↓↓↓

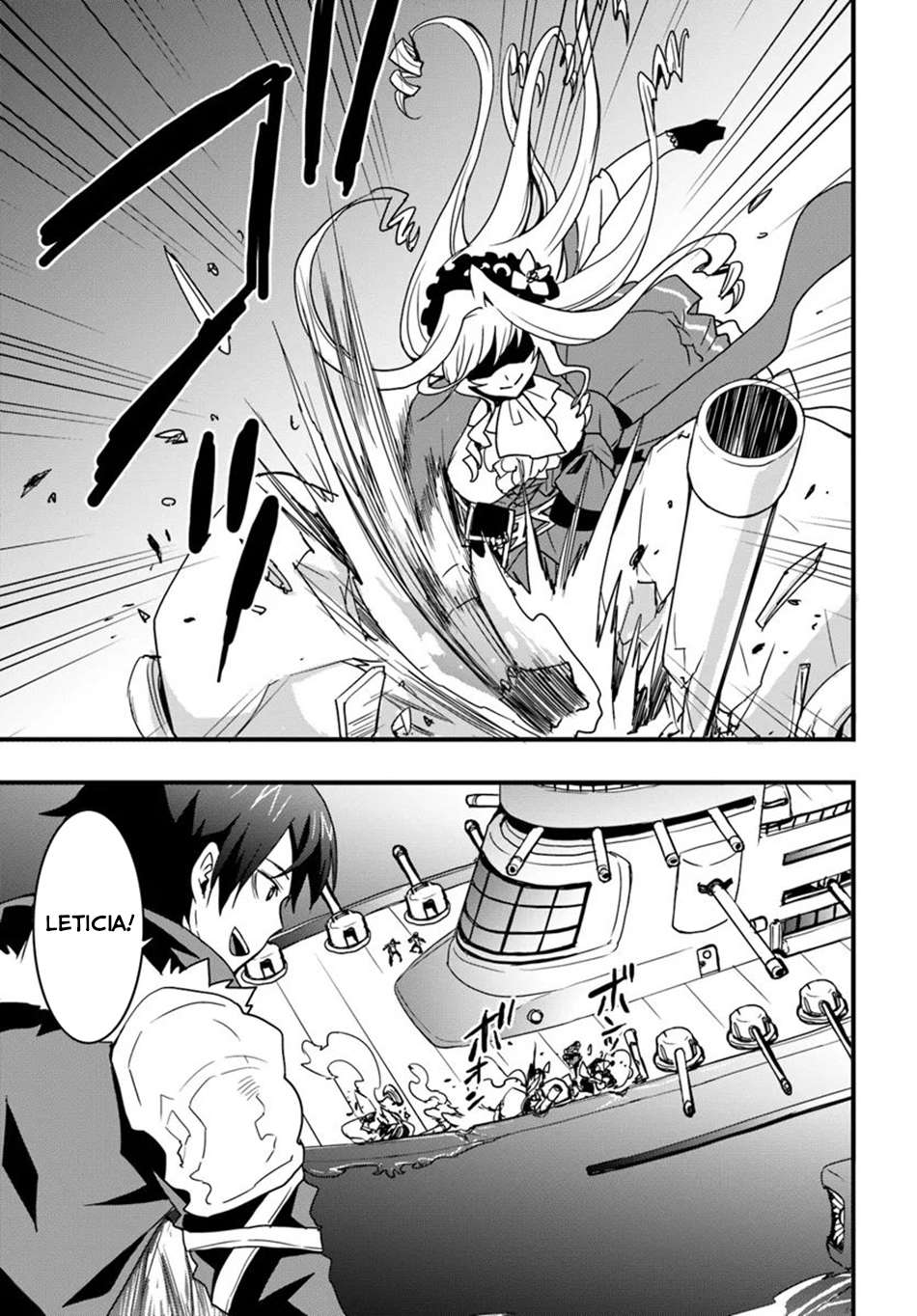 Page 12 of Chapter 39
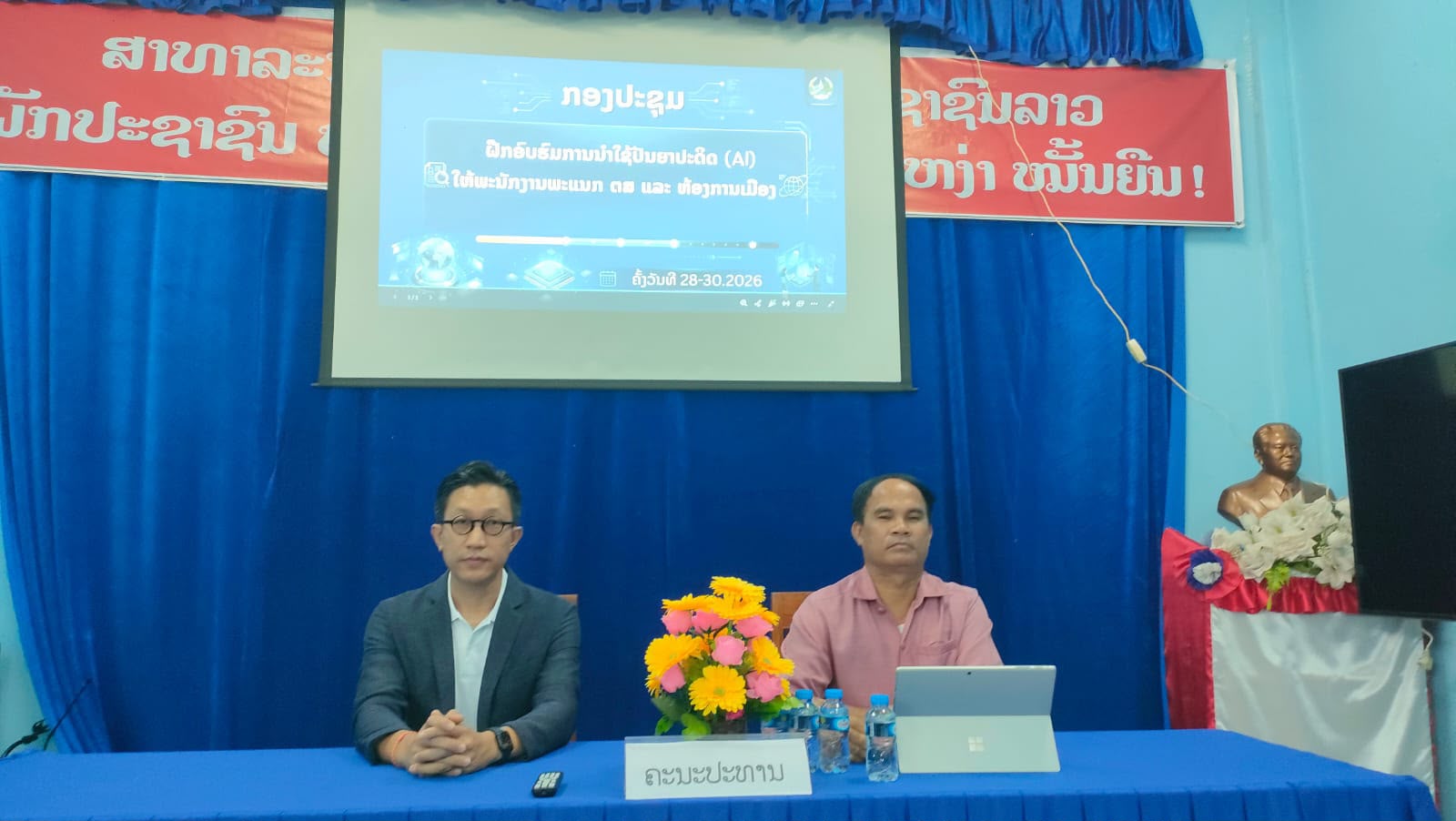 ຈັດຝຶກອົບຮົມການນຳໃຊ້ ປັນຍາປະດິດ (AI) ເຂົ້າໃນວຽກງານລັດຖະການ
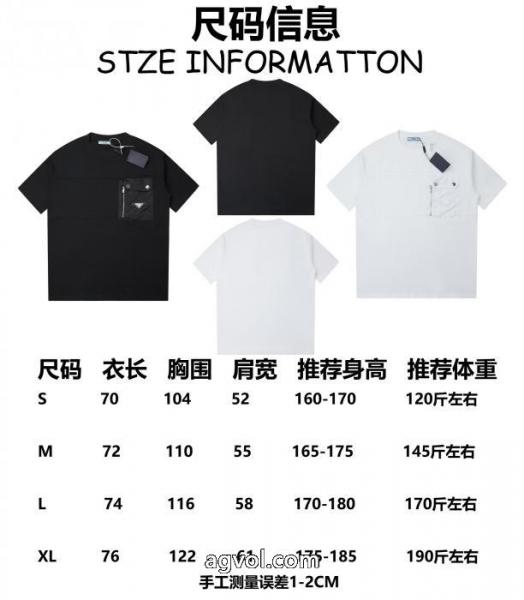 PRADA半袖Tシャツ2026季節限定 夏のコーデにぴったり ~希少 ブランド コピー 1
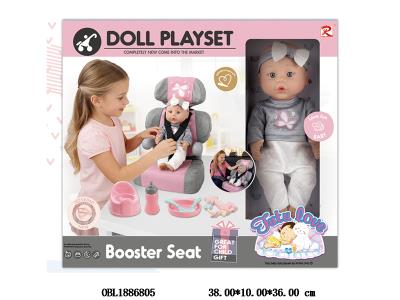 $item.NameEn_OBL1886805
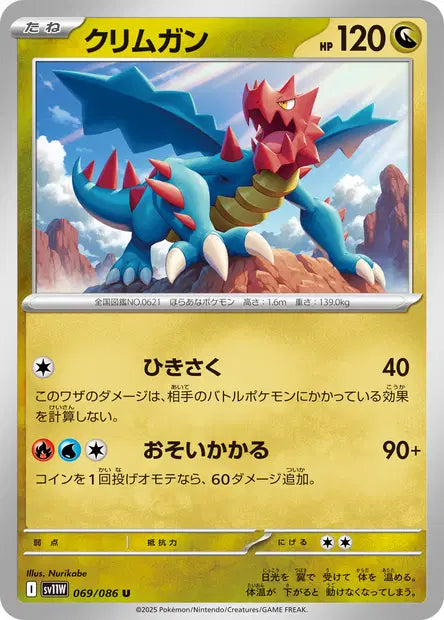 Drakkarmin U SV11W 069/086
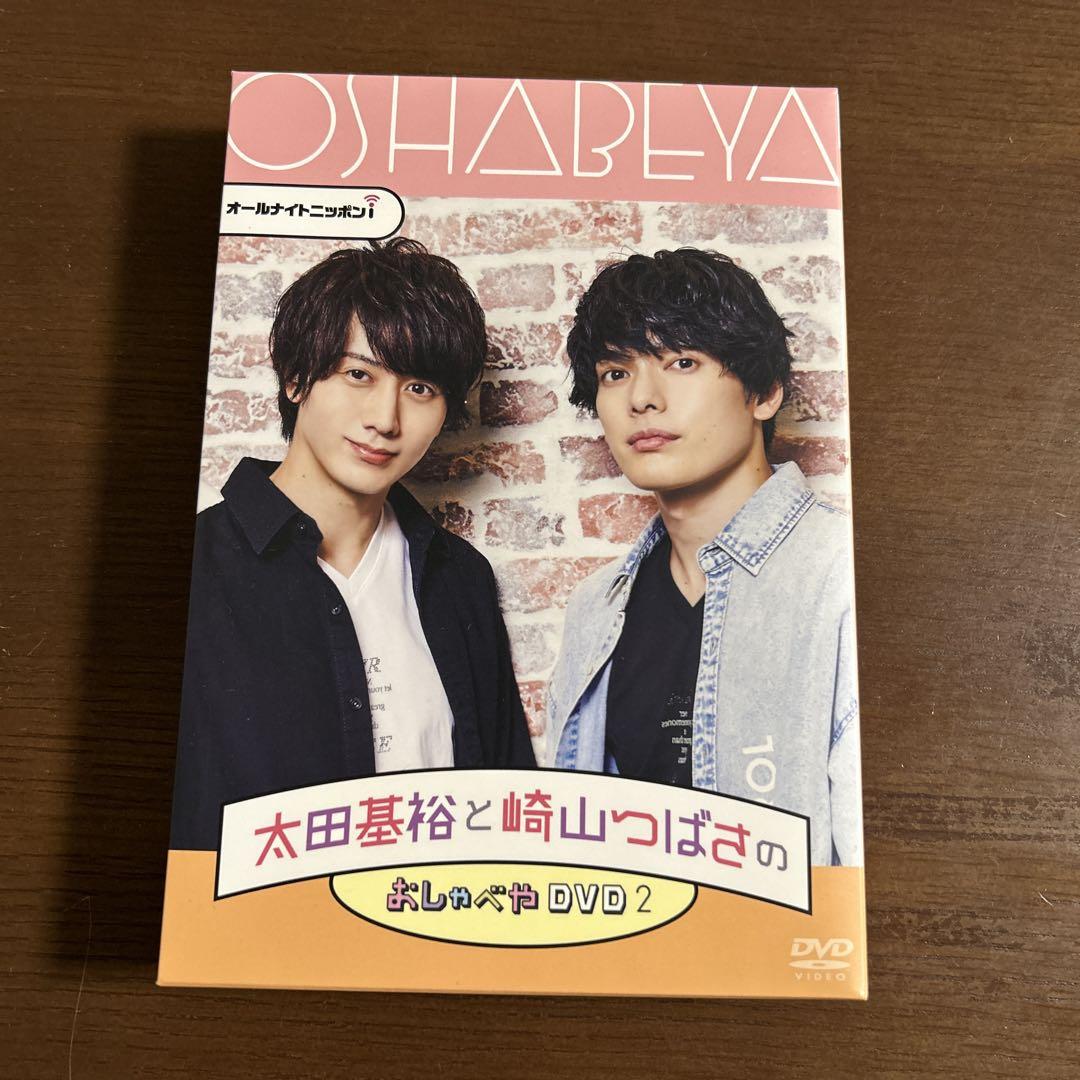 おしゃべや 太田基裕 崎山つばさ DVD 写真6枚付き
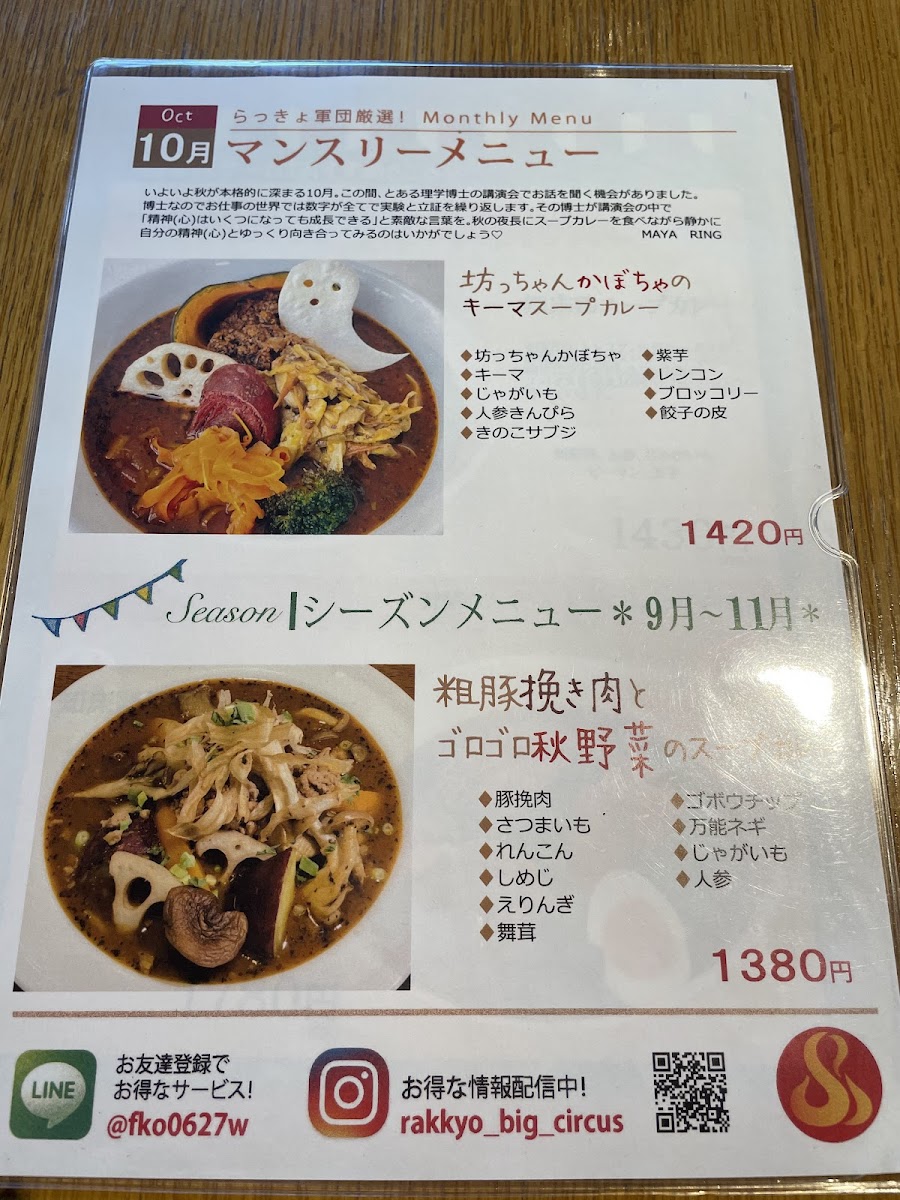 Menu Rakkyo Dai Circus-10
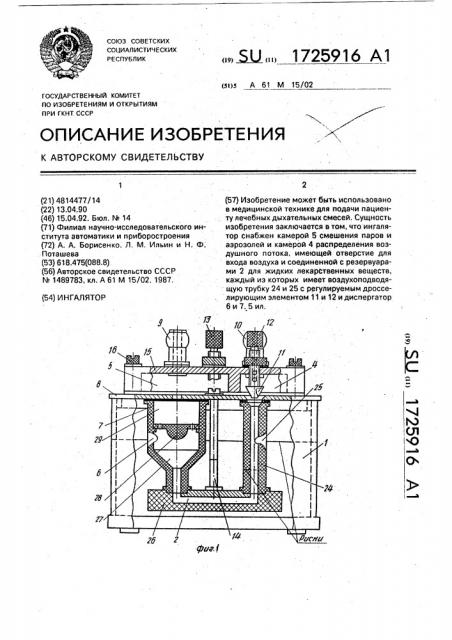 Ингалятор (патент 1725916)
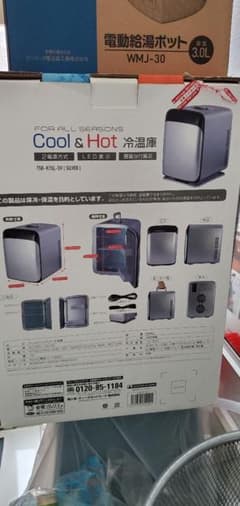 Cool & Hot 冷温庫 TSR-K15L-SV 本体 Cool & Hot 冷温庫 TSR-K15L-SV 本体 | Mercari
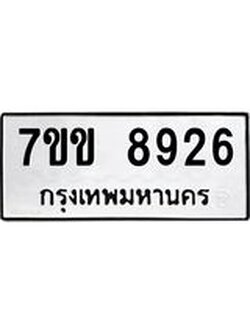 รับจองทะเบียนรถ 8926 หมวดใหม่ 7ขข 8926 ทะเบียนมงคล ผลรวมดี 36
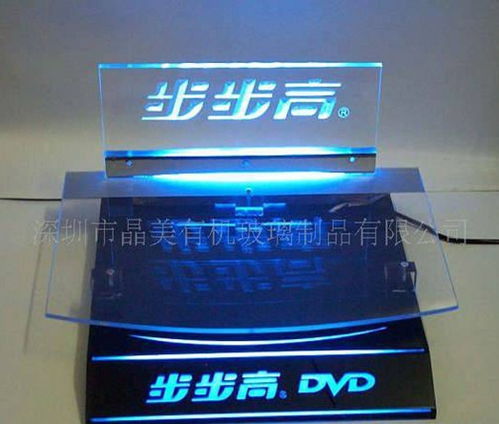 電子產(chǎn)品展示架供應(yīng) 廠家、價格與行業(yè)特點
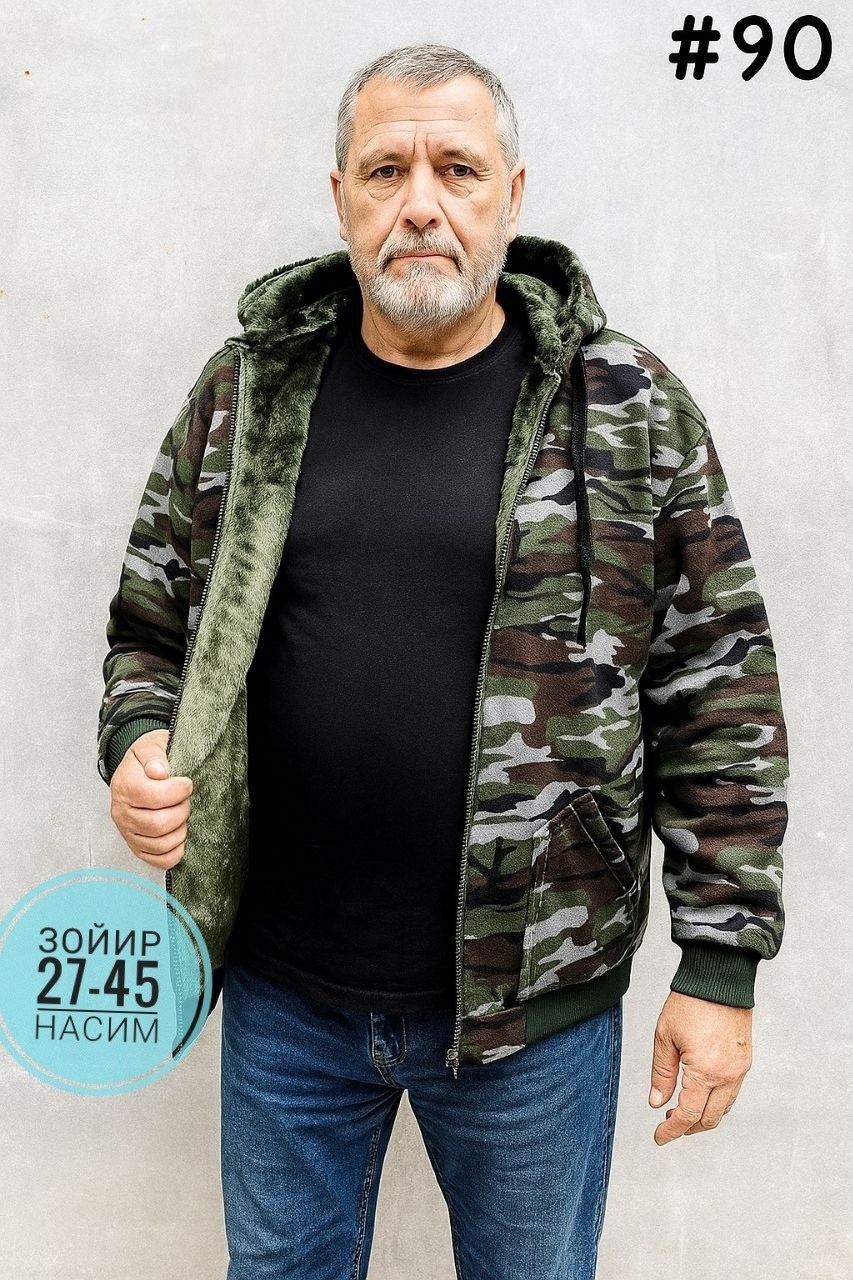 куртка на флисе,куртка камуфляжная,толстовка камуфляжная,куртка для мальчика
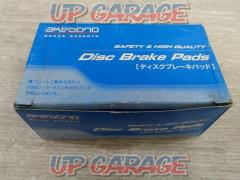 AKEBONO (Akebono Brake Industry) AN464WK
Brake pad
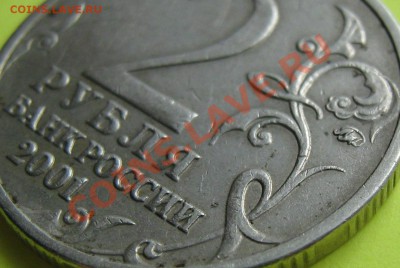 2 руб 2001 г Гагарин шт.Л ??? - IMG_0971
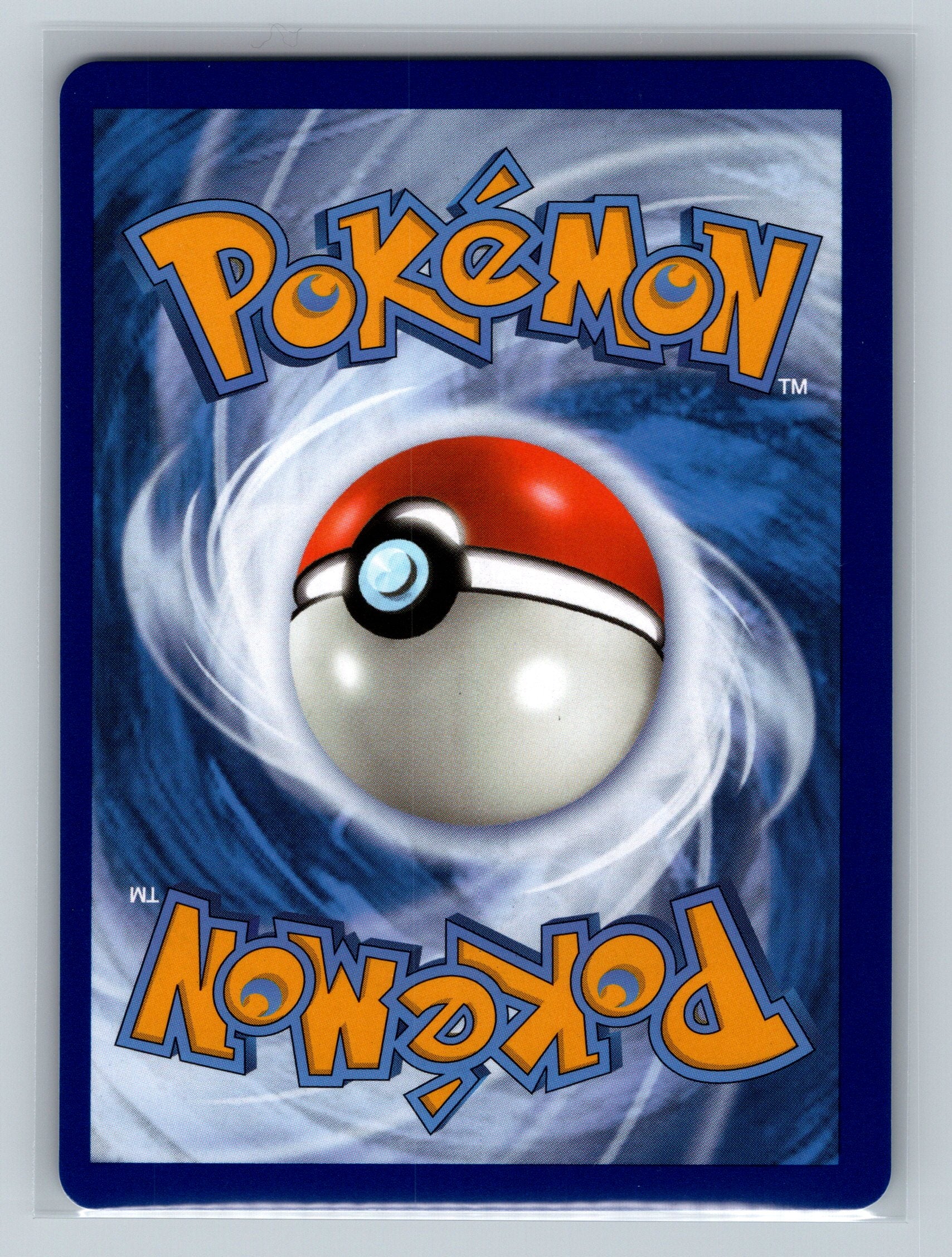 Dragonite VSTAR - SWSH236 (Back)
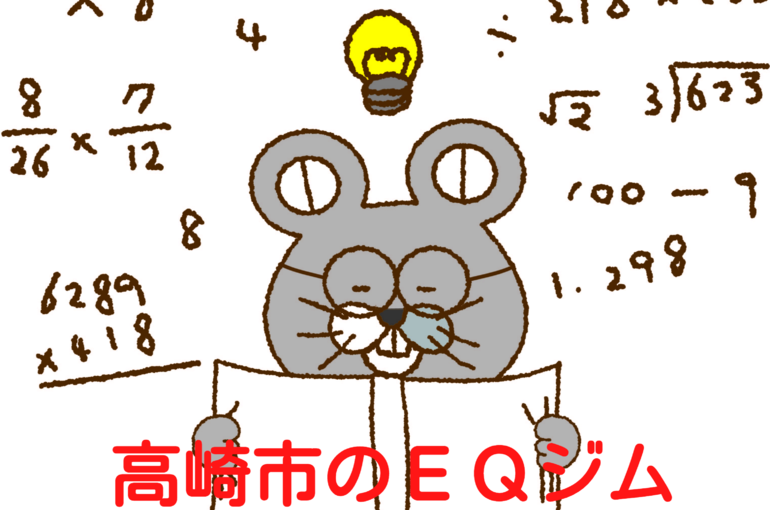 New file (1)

↑↑↑

=== WHAT IS NEEDED ===
Copy each of the records above word for word, without the picture markers.

=== ANSWER BOX ===
 Page 12 of Chapter 39
 ຈັດຝຶກອົບຮົມການນຳໃຊ້ ປັນຍາປະດິດ (AI) ເຂົ້າໃນວຽກງານລັດຖະການ
 PRADA半袖Tシャツ2026季節限定 夏のコーデにぴったり ~希少 ブランド コピー 1
 $item.NameEn_OBL1886805
 Drakkarmin U SV11W 069/086
 おしゃべや 太田基裕 崎山つばさ DVD 写真6枚付き
 Menu Rakkyo Dai Circus-10
 Ингалятор (патент 1725916)
 Cool & Hot 冷温庫 TSR-K15L-SV 本体 Cool & Hot 冷温庫 TSR-K15L-SV 本体 | Mercari
 รับจองทะเบียนรถ 8926 หมวดใหม่ 7ขข 8926 ทะเบียนมงคล ผลรวมดี 36
 電子產(chǎn)品展示架供應(yīng) 廠家、價格與行業(yè)特點
 куртка на флисе,куртка камуфляжная,толстовка камуфляжная,куртка для мальчика
 AKEBONO (Akebono Brake Industry) AN464WK
Brake pad
 2 руб 2001 г Гагарин шт.Л ??? - IMG_0971
 Dragonite VSTAR - SWSH236 (Back)
 New file (1)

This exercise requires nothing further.